■ Task brief: In two sentences, summarize the article below about men from past relationships.

■ Passage to read:
-------------------------
There are some men who will always leave us low-key pining for them for months after they've walked out of our lives. Their smiles, the way they ran their fingers through their hair when they were frustrated, the way they smelled—it all just leaves us swooning and wishing for just a little more time. We know deep down that no matter what happened between us, they could show up on our doorstep unannounced at any time of the day or night and we'd welcome them back in with open arms...
And then there are the other kind of men we've all dated. The losers. The emotionally crippled d-bags, narcissists and assholes galore. Here's to you, dudes we'd never date again. You could come back around with a dozen roses, every apology in your books and a pack of serial killers in hot pursuit, we'd just lock our door, pour ourselves some wine and turn off the porch light.
This guy spent more time at the gym than he ever did in your bed, and even when the two of you were getting things on, you could've sworn you caught him checking himself out in the mirror more than once. Sure, he had a hot bod, but if you had to hear about macronutrients or leg day one more time, you were 100% ready to overdose on his creatine shakes. He might have been able to carry you under one arm, but he sure as hell couldn't carry a conversation unless it involved lifting, bitching about lifting, or his three favorite letters: G-Y-M.
This dude sure knew how to rock a pair of sweatpants, but he didn't exactly rock your relationship. Maybe the real problem was that the entire time you were with him, his heart belonged to another: his weight rack. If there was any rack he should have been paying attention to, it was yours. His loss!
-------------------------
■ Material:
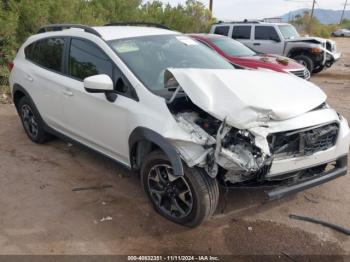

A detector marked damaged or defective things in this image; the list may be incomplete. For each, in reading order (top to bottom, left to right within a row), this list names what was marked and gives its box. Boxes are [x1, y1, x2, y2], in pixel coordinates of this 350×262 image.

crumpled hood [168, 68, 326, 128]
broken grille [268, 122, 340, 158]
detached bumper piece [268, 156, 348, 201]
-------------------------
■ Solution to the exercise: Some exes leave behind a lingering longing and would be welcomed back at any hour, while others, the losers, narcissists and jerks, would be shut out no matter what apologies or gifts they brought. One example is the gym devotee, who spent more time working out than in bed, could talk about little besides lifting, and seemed more attached to his weight rack than to the relationship.